- Task to carry out
Render every one of the following records as a JSON list of strings, with one string for each line and no blank lines.

━━━━━ Records for this exercise ━━━━━

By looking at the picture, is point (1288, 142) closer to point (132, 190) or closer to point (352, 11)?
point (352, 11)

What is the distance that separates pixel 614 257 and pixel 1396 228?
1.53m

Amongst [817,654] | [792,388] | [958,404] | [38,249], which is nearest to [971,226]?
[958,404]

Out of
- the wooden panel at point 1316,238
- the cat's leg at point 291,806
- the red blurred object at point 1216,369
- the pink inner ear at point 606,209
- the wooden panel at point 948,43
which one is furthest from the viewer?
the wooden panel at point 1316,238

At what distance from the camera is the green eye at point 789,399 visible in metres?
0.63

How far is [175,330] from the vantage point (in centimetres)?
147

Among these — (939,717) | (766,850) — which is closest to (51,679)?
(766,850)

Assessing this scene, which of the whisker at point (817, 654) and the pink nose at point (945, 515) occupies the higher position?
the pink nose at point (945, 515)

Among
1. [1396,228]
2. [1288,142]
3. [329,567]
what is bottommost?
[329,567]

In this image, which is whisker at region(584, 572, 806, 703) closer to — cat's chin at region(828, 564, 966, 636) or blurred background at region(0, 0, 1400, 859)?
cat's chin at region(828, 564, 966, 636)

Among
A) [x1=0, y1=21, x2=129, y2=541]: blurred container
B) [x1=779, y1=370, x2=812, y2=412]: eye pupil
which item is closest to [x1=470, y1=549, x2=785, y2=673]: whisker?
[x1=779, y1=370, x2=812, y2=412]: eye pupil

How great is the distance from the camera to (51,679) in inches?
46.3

━━━━━

- Answer in full
[
  "By looking at the picture, is point (1288, 142) closer to point (132, 190) or closer to point (352, 11)?",
  "point (352, 11)",
  "What is the distance that separates pixel 614 257 and pixel 1396 228?",
  "1.53m",
  "Amongst [817,654] | [792,388] | [958,404] | [38,249], which is nearest to [971,226]?",
  "[958,404]",
  "Out of",
  "- the wooden panel at point 1316,238",
  "- the cat's leg at point 291,806",
  "- the red blurred object at point 1216,369",
  "- the pink inner ear at point 606,209",
  "- the wooden panel at point 948,43",
  "which one is furthest from the viewer?",
  "the wooden panel at point 1316,238",
  "At what distance from the camera is the green eye at point 789,399 visible in metres?",
  "0.63",
  "How far is [175,330] from the vantage point (in centimetres)?",
  "147",
  "Among these — (939,717) | (766,850) — which is closest to (51,679)?",
  "(766,850)",
  "Assessing this scene, which of the whisker at point (817, 654) and the pink nose at point (945, 515) occupies the higher position?",
  "the pink nose at point (945, 515)",
  "Among",
  "1. [1396,228]",
  "2. [1288,142]",
  "3. [329,567]",
  "what is bottommost?",
  "[329,567]",
  "In this image, which is whisker at region(584, 572, 806, 703) closer to — cat's chin at region(828, 564, 966, 636) or blurred background at region(0, 0, 1400, 859)?",
  "cat's chin at region(828, 564, 966, 636)",
  "Among",
  "A) [x1=0, y1=21, x2=129, y2=541]: blurred container",
  "B) [x1=779, y1=370, x2=812, y2=412]: eye pupil",
  "which item is closest to [x1=470, y1=549, x2=785, y2=673]: whisker?",
  "[x1=779, y1=370, x2=812, y2=412]: eye pupil",
  "How great is the distance from the camera to (51,679) in inches?",
  "46.3"
]